Graisse matinée
Je ressens le confinement comme une sorte de méta-réalité. Comme si je conservais mes besoins et mes désirs, mais dans un présent différent. Je vois la même personne dans la glace le matin. C’est le même appart, où je passais si peu de temps, qui se retrouve soudain avec moi dedans tout le temps. Je suis là qui tangue dans une semi-létargie parallèle.
Je regarde ma vie, mes choix, mon être, mon mental, mon caractère, mon corps, tout ça figé dans un éternel dimanche.
Mes rêves du dimanche matin sont toujours particuliers. Je me réveille à l’aube, par habitude, puis je me rendors parce que c’est dimanche. Et là, de mes rêves, je peux me souvenir.

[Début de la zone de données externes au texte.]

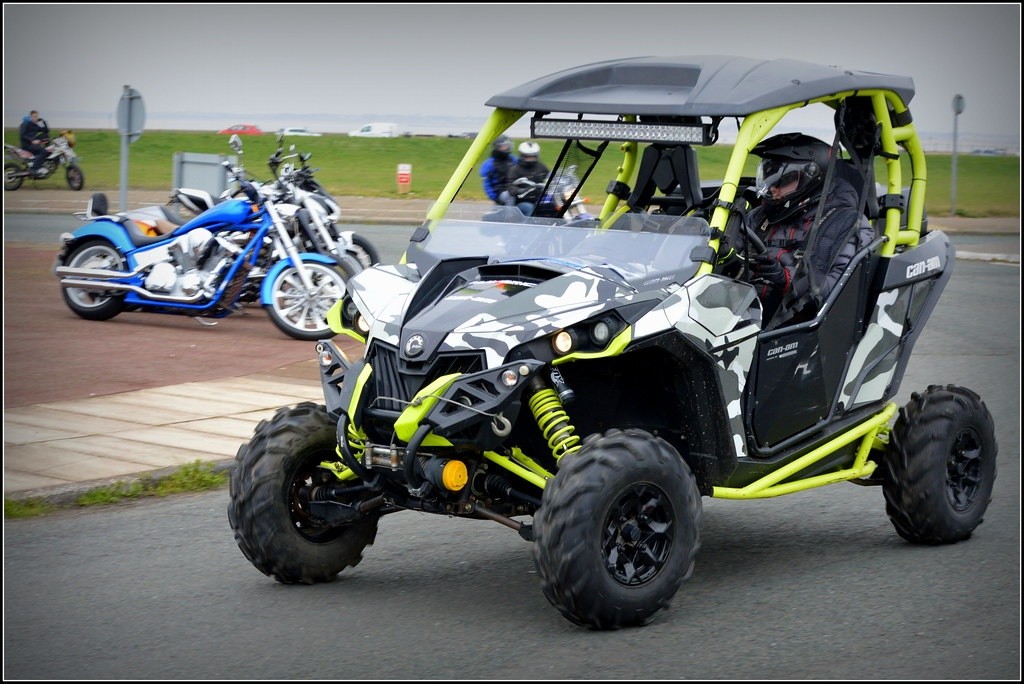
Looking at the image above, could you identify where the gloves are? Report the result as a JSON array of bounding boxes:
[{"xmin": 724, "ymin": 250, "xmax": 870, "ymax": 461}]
[
  {"xmin": 754, "ymin": 258, "xmax": 791, "ymax": 293},
  {"xmin": 495, "ymin": 198, "xmax": 505, "ymax": 205},
  {"xmin": 509, "ymin": 186, "xmax": 519, "ymax": 196}
]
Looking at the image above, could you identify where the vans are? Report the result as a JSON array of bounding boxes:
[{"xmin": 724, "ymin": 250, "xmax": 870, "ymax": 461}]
[{"xmin": 348, "ymin": 122, "xmax": 397, "ymax": 138}]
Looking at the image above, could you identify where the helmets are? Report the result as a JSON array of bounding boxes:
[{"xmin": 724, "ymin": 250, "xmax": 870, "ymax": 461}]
[
  {"xmin": 518, "ymin": 141, "xmax": 540, "ymax": 156},
  {"xmin": 749, "ymin": 132, "xmax": 838, "ymax": 225},
  {"xmin": 493, "ymin": 134, "xmax": 511, "ymax": 148}
]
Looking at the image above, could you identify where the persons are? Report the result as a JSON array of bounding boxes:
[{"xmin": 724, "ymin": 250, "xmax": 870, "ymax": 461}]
[
  {"xmin": 18, "ymin": 110, "xmax": 50, "ymax": 177},
  {"xmin": 480, "ymin": 135, "xmax": 550, "ymax": 217},
  {"xmin": 736, "ymin": 133, "xmax": 873, "ymax": 334}
]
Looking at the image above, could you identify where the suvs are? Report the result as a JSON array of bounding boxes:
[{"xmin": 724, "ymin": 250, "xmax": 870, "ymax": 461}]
[{"xmin": 228, "ymin": 52, "xmax": 999, "ymax": 631}]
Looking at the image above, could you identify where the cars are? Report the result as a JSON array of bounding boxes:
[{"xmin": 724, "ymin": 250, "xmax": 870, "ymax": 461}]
[
  {"xmin": 275, "ymin": 127, "xmax": 322, "ymax": 137},
  {"xmin": 217, "ymin": 125, "xmax": 261, "ymax": 136}
]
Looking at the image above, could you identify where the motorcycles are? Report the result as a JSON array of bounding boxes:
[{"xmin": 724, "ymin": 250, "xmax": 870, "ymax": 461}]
[
  {"xmin": 4, "ymin": 128, "xmax": 84, "ymax": 191},
  {"xmin": 481, "ymin": 164, "xmax": 599, "ymax": 256},
  {"xmin": 52, "ymin": 131, "xmax": 377, "ymax": 342}
]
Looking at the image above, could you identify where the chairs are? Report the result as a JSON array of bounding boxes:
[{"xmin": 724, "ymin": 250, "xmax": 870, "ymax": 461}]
[{"xmin": 622, "ymin": 145, "xmax": 720, "ymax": 268}]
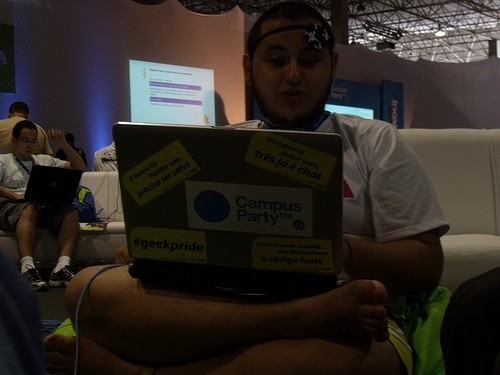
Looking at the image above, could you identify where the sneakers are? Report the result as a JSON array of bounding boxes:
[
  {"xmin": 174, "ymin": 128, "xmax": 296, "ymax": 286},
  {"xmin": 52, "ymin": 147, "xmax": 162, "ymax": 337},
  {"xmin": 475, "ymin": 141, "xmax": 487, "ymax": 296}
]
[
  {"xmin": 49, "ymin": 265, "xmax": 77, "ymax": 286},
  {"xmin": 23, "ymin": 264, "xmax": 48, "ymax": 291}
]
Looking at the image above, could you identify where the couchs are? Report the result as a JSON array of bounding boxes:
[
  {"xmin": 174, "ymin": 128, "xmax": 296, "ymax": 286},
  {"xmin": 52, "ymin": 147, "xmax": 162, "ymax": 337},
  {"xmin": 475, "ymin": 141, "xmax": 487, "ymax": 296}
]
[
  {"xmin": 0, "ymin": 170, "xmax": 128, "ymax": 263},
  {"xmin": 394, "ymin": 127, "xmax": 500, "ymax": 295}
]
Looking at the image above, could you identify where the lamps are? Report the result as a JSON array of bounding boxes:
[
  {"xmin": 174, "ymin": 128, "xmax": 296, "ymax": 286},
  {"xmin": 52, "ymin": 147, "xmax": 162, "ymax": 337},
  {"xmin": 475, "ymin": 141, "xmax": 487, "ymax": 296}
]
[
  {"xmin": 376, "ymin": 39, "xmax": 395, "ymax": 51},
  {"xmin": 435, "ymin": 24, "xmax": 447, "ymax": 37}
]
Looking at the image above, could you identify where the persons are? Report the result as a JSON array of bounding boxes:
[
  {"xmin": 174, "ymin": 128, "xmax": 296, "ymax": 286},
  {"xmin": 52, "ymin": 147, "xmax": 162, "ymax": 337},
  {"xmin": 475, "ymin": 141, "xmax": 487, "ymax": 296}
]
[
  {"xmin": 56, "ymin": 133, "xmax": 88, "ymax": 166},
  {"xmin": 0, "ymin": 249, "xmax": 44, "ymax": 375},
  {"xmin": 0, "ymin": 101, "xmax": 52, "ymax": 156},
  {"xmin": 0, "ymin": 121, "xmax": 79, "ymax": 292},
  {"xmin": 93, "ymin": 140, "xmax": 119, "ymax": 172},
  {"xmin": 43, "ymin": 2, "xmax": 450, "ymax": 375}
]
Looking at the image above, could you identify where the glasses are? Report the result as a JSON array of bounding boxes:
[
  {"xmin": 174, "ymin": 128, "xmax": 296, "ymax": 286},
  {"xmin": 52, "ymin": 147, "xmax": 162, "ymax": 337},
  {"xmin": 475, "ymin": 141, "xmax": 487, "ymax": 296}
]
[{"xmin": 17, "ymin": 138, "xmax": 38, "ymax": 145}]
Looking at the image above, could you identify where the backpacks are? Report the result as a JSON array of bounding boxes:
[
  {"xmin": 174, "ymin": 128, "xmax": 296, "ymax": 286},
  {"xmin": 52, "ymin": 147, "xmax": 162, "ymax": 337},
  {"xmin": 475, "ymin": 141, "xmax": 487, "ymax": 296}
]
[{"xmin": 72, "ymin": 185, "xmax": 97, "ymax": 222}]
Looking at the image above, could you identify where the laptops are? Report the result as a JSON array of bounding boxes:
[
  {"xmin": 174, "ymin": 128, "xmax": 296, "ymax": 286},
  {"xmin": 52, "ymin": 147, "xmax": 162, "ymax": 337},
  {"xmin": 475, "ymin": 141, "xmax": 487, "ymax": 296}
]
[
  {"xmin": 10, "ymin": 165, "xmax": 83, "ymax": 206},
  {"xmin": 113, "ymin": 122, "xmax": 350, "ymax": 302}
]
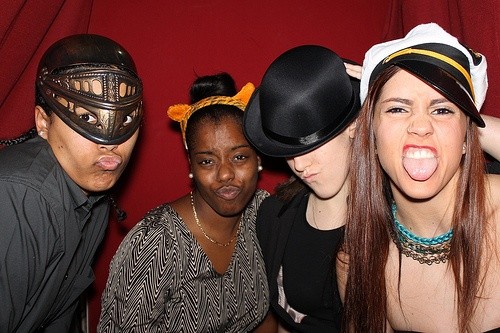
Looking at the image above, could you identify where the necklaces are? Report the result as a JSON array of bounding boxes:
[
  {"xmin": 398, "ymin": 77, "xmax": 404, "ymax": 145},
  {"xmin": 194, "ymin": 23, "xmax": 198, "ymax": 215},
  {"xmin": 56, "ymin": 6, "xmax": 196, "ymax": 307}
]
[
  {"xmin": 190, "ymin": 191, "xmax": 243, "ymax": 247},
  {"xmin": 312, "ymin": 195, "xmax": 348, "ymax": 231},
  {"xmin": 387, "ymin": 203, "xmax": 466, "ymax": 267}
]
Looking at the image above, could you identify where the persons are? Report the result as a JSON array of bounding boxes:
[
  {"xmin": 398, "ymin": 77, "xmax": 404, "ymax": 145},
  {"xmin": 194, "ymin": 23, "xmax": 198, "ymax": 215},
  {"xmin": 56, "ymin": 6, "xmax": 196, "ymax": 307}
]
[
  {"xmin": 244, "ymin": 45, "xmax": 499, "ymax": 333},
  {"xmin": 337, "ymin": 23, "xmax": 500, "ymax": 333},
  {"xmin": 1, "ymin": 34, "xmax": 142, "ymax": 333},
  {"xmin": 97, "ymin": 75, "xmax": 279, "ymax": 333}
]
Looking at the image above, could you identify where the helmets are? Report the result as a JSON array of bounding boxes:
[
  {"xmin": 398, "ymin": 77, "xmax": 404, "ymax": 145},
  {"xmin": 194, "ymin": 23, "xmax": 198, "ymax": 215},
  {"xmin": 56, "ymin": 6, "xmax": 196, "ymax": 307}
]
[{"xmin": 36, "ymin": 33, "xmax": 143, "ymax": 145}]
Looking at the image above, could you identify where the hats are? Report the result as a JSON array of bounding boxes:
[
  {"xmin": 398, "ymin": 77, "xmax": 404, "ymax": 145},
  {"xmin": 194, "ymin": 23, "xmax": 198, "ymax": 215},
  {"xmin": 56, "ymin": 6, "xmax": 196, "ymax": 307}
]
[
  {"xmin": 242, "ymin": 45, "xmax": 363, "ymax": 158},
  {"xmin": 359, "ymin": 22, "xmax": 489, "ymax": 128}
]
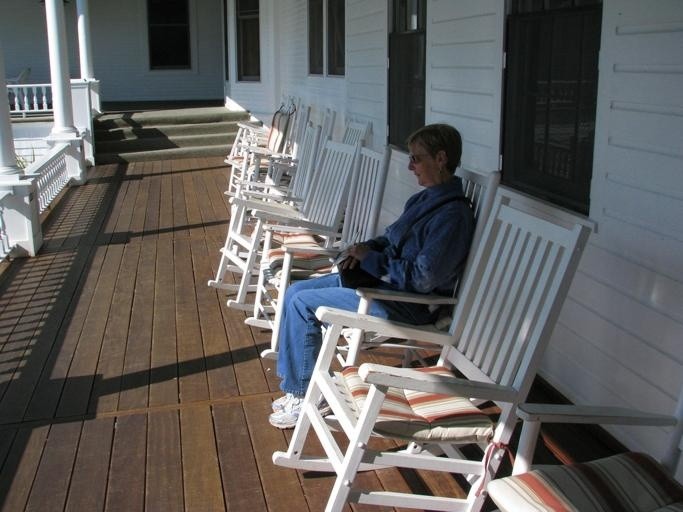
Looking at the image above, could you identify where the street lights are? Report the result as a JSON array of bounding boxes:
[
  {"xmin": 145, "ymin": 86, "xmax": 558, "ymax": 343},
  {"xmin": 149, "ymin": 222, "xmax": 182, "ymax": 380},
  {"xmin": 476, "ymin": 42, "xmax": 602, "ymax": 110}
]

Je me lève et je pars marcher dans la ville déserte, une patrouille de flics apparaît au coin d’une rue. Le flic assis sur le siège passager m’a vu. Comme je ne suis pas en règle, j’ai bifurqué dans une ruelle et me suis mis à courir. J’entends crisser les pneus des flics. Je décide de me cacher dans l’embrasure d’une porte. La porte n’est pas fermée, je rentre en vitesse et grimpe l’escalier quatre à quatre. Au dernier étage une porte s’entrouvre, on m’invite à entrer. En bas les flics commencent à faire entendre leurs bottes sur les marches. Je refuse de rentrer pour ne pas faire prendre de risque à la famille qui vit là. La dame me tend un arc et des flèches et me montre la lucarne qui accède aux toits. Je m’y hisse discrètement, précédé de mon arc.
J’entends un murmure dans la rue, c’est un drone-flic qui inspecte l’immeuble depuis l’extérieur. Je le perce d’une flèche en plein dans sa vilaine carcasse et il s’abat sur la voiture de police garée en dessous. Je condamne la lucarne avec du fil de fer qui traînait là. Puis je commence à courir sur les toits. Je suis essoufflé et trempé de sueur. Je trébuche sur les tuiles. Et là, sur une cheminée, un gros chat m’appelle : « Papa ! »
– Papa !
– Papa, réveille-toi ! Tu as dit qu’on faisait des nems aujourd’hui.